:: PAGE EXTRACT ::

Elixir to the Rescue

Finally, we felt it was necessary to try something a bit more drastic. Having been introduced to Elixir a few months ago, and understanding that the Erlang runtime was designed in large part for this kind of problem, we approached the team at Nexia with the suggestion that we take a few weeks and spike a solution using Elixir. We chose Elixir over Erlang because it’s syntax was much closer to the Ruby that the developers of the existing Rails application, which should make transitioning this work to their core team easier. So, we started to learn more about Elixir, Erlang, and the OTP framework that promised to help us build a scalable, robust system that could, conceivably, provide 99.9999999% uptime (ok, maybe we’re not that good, but Erlang can be).

A quick note – Elixir is a great language on top of the amazing Erlang runtime, and the OTP framework and libraries really provide most of the features we’re leveraging for this application, so you can mostly replace Elixir with Erlang in this post, and I’ll try to call out Elixir-specific stuff if there is any.

Welcoming the Herd With Open Arms…

or, how do you accept 1000 connections per second on a single machine, with one OS process. Most of the example TCP/IP (or SSL, in our case) server examples you find on the internet generally do something like:

1. Create a listen socket
2. block on that socket until a client connects (accept)
3. hand off the newly-accepted socket to some other process
4. Goto 1

In Elixir, this would look something like this tail-recursive call that implements our loop above for an SSL-based connection:

defp do_listen(listen_socket) do
  {:ok, socket} = :ssl.transport_accept(listen_socket)
  :ok = :ssl.ssl_accept(socket)
  endpoint = TcpSupervisor.start_endpoint(socket)
  :ssl.controlling_process(socket, endpoint)
  :gen_server.cast endpoint, {:start}
  do_listen(listen_socket)

:::

* REQUESTS *
A. Translate this sentence from the Elixir article into Spanish: "Finally, we felt it was necessary to try something a bit more drastic."
B. From the Elixir article, extract the passage starting with "A quick note" and going on through "client connects (accept)".
C. Write what comes next in the Elixir article, picking up right after its final line.

:: ENTRIES ::

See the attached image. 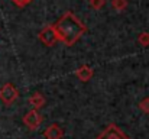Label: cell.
<instances>
[{
  "instance_id": "1",
  "label": "cell",
  "mask_w": 149,
  "mask_h": 139,
  "mask_svg": "<svg viewBox=\"0 0 149 139\" xmlns=\"http://www.w3.org/2000/svg\"><path fill=\"white\" fill-rule=\"evenodd\" d=\"M54 29L56 32L58 41L64 42L67 46H72L87 32L86 25L72 12H65L56 20V23L54 25Z\"/></svg>"
},
{
  "instance_id": "2",
  "label": "cell",
  "mask_w": 149,
  "mask_h": 139,
  "mask_svg": "<svg viewBox=\"0 0 149 139\" xmlns=\"http://www.w3.org/2000/svg\"><path fill=\"white\" fill-rule=\"evenodd\" d=\"M96 139H130V138H129L117 125L111 123V125H109Z\"/></svg>"
},
{
  "instance_id": "3",
  "label": "cell",
  "mask_w": 149,
  "mask_h": 139,
  "mask_svg": "<svg viewBox=\"0 0 149 139\" xmlns=\"http://www.w3.org/2000/svg\"><path fill=\"white\" fill-rule=\"evenodd\" d=\"M19 97V92L17 89L12 84V83H6L1 89H0V100L4 103V104H12L16 98Z\"/></svg>"
},
{
  "instance_id": "4",
  "label": "cell",
  "mask_w": 149,
  "mask_h": 139,
  "mask_svg": "<svg viewBox=\"0 0 149 139\" xmlns=\"http://www.w3.org/2000/svg\"><path fill=\"white\" fill-rule=\"evenodd\" d=\"M42 120H44V119H42L41 113H39L38 110H35V109L29 110V112L23 116V123H25V126H26L28 129H31V131H36V129L41 126Z\"/></svg>"
},
{
  "instance_id": "5",
  "label": "cell",
  "mask_w": 149,
  "mask_h": 139,
  "mask_svg": "<svg viewBox=\"0 0 149 139\" xmlns=\"http://www.w3.org/2000/svg\"><path fill=\"white\" fill-rule=\"evenodd\" d=\"M39 39H41V42L44 45H47V46H54L58 42V36H56V32H55V29H54L52 25L44 28L39 32Z\"/></svg>"
},
{
  "instance_id": "6",
  "label": "cell",
  "mask_w": 149,
  "mask_h": 139,
  "mask_svg": "<svg viewBox=\"0 0 149 139\" xmlns=\"http://www.w3.org/2000/svg\"><path fill=\"white\" fill-rule=\"evenodd\" d=\"M75 75H77V78H78L80 81L87 83V81H90V80L93 78L94 70H93L91 67H88V65H81V67L75 71Z\"/></svg>"
},
{
  "instance_id": "7",
  "label": "cell",
  "mask_w": 149,
  "mask_h": 139,
  "mask_svg": "<svg viewBox=\"0 0 149 139\" xmlns=\"http://www.w3.org/2000/svg\"><path fill=\"white\" fill-rule=\"evenodd\" d=\"M44 136L47 139H62V136H64V131L59 128V125L54 123V125H49V126L45 129Z\"/></svg>"
},
{
  "instance_id": "8",
  "label": "cell",
  "mask_w": 149,
  "mask_h": 139,
  "mask_svg": "<svg viewBox=\"0 0 149 139\" xmlns=\"http://www.w3.org/2000/svg\"><path fill=\"white\" fill-rule=\"evenodd\" d=\"M28 101H29V104L35 109V110H38V109H41L44 104H45V97L41 94V93H33L29 98H28Z\"/></svg>"
},
{
  "instance_id": "9",
  "label": "cell",
  "mask_w": 149,
  "mask_h": 139,
  "mask_svg": "<svg viewBox=\"0 0 149 139\" xmlns=\"http://www.w3.org/2000/svg\"><path fill=\"white\" fill-rule=\"evenodd\" d=\"M111 6H113L114 10L123 12V10L127 7V0H113V1H111Z\"/></svg>"
},
{
  "instance_id": "10",
  "label": "cell",
  "mask_w": 149,
  "mask_h": 139,
  "mask_svg": "<svg viewBox=\"0 0 149 139\" xmlns=\"http://www.w3.org/2000/svg\"><path fill=\"white\" fill-rule=\"evenodd\" d=\"M138 42L142 46H149V32H142L138 36Z\"/></svg>"
},
{
  "instance_id": "11",
  "label": "cell",
  "mask_w": 149,
  "mask_h": 139,
  "mask_svg": "<svg viewBox=\"0 0 149 139\" xmlns=\"http://www.w3.org/2000/svg\"><path fill=\"white\" fill-rule=\"evenodd\" d=\"M139 109H141L143 113H146V115H148L149 113V97L143 98V100L139 103Z\"/></svg>"
},
{
  "instance_id": "12",
  "label": "cell",
  "mask_w": 149,
  "mask_h": 139,
  "mask_svg": "<svg viewBox=\"0 0 149 139\" xmlns=\"http://www.w3.org/2000/svg\"><path fill=\"white\" fill-rule=\"evenodd\" d=\"M106 4V0H90V6L96 10H100Z\"/></svg>"
},
{
  "instance_id": "13",
  "label": "cell",
  "mask_w": 149,
  "mask_h": 139,
  "mask_svg": "<svg viewBox=\"0 0 149 139\" xmlns=\"http://www.w3.org/2000/svg\"><path fill=\"white\" fill-rule=\"evenodd\" d=\"M12 1H13V4H16L17 7H25V6L29 4L28 0H12Z\"/></svg>"
},
{
  "instance_id": "14",
  "label": "cell",
  "mask_w": 149,
  "mask_h": 139,
  "mask_svg": "<svg viewBox=\"0 0 149 139\" xmlns=\"http://www.w3.org/2000/svg\"><path fill=\"white\" fill-rule=\"evenodd\" d=\"M28 1H29V3H31V1H33V0H28Z\"/></svg>"
}]
</instances>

:::

* ANSWERS IN ORDER *
A. Finalmente, sentimos que era necesario intentar algo un poco más drástico.

B.
A quick note – Elixir is a great language on top of the amazing Erlang runtime, and the OTP framework and libraries really provide most of the features we’re leveraging for this application, so you can mostly replace Elixir with Erlang in this post, and I’ll try to call out Elixir-specific stuff if there is any.

Welcoming the Herd With Open Arms…

or, how do you accept 1000 connections per second on a single machine, with one OS process. Most of the example TCP/IP (or SSL, in our case) server examples you find on the internet generally do something like:

1. Create a listen socket
2. block on that socket until a client connects (accept)

C.
end

Notice that you’ve now single-threaded your application’s ability to accept new connections, which will eventually cause the operating system to simply refuse new connections on your listening port if you can’t keep up with accepting them in a timely manner. There are some things you can tweak to get more time (especially, increasing the listen backlog for your service to allow more pending connections), but eventually you’re going to have to do something about that single listener. In Elixir, the answer is to spin up multiple “acceptor” processes, each of which blocks on the same listen port (yes, you can do this!). When a new connection arrives, it will awake the next available waiting process and that process will handle that connection. This pattern has allowed us to get to 1000 connections/second on a single server quite easily (and we haven’t really found out what the upper limit was). The code is obviously a bit more complex. First, we have a supervisor that owns the listen socket, and its children will be the acceptor processes:

defmodule Owsla.TcpListenerSupervisor do
  use Supervisor.Behaviour
 
  def start_link(port, acceptor_count, backlog) do
    :supervisor.start_link({ :local, :listener_sup}, __MODULE__, [port, acceptor_count, backlog])
  end
 
  def init([port, acceptor_count, backlog]) do
    :ssl.start()
    {:ok, listen_socket} = create_listen_socket(port, backlog)
    spawn(fn -> 
      Enum.each(1..acceptor_count,
        fn (_) -> start_listener() end
        )
      end)
      tree = [ worker(Owsla.TcpAcceptor, [listen_socket], restart: :permanent) ]
      supervise(tree, strategy: :simple_one_for_one)
  end
 
  def create_listen_socket(port, backlog) do
     tcp_options = [
      :binary,
      {:packet, :line}, 
      {:reuseaddr, true}, 
      {:active, false},
      {:backlog, backlog}
      ]
    :gen_tcp.listen(port, tcp_options)
  end
 
  def start_listener() do
    :supervisor.start_child(:listener_sup, [])
  end 
end

Next, we have the acceptors themselves:

defmodule Owsla.TcpAcceptor do
  use GenServer.Behaviour
 
  @ssl_options  [{:certfile, "deviceserver.crt"}, {:keyfile, "deviceserver.key"},
      {:ciphers, [{:dhe_rsa,:aes_256_cbc,:sha256},
           {:dhe_dss,:aes_256_cbc,:sha256},
           {:rsa,:aes_256_cbc,:sha256},
           {:dhe_rsa,:aes_128_cbc,:sha256},
           {:dhe_dss,:aes_128_cbc,:sha256},
           {:rsa,:aes_128_cbc,:sha256},
           {:dhe_rsa,:aes_256_cbc,:sha},
           {:dhe_dss,:aes_256_cbc,:sha},
           {:rsa,:aes_256_cbc,:sha},
           {:dhe_rsa,:'3des_ede_cbc',:sha},
           {:dhe_dss,:'3des_ede_cbc',:sha},
           {:rsa,:'3des_ede_cbc',:sha},
           {:dhe_rsa,:aes_128_cbc,:sha},
           {:dhe_dss,:aes_128_cbc,:sha},
           {:rsa,:aes_128_cbc,:sha},
           {:rsa,:rc4_128,:sha},
           {:rsa,:rc4_128,:md5},
           {:dhe_rsa,:des_cbc,:sha},
           {:rsa,:des_cbc,:sha} 
          ]}]
 
  def start_link(listen_socket) do
    :gen_server.start_link(__MODULE__, listen_socket, [])
  end
 
  def init(listen_socket) do
    # Setting the process priority to high /seems/ to improve performance of
    # incoming connection rate, but it also /seems/ to slow down processing
    # of messages. For now, we punt and leave the priority at the default setting.
    #Process.flag(:priority, :high)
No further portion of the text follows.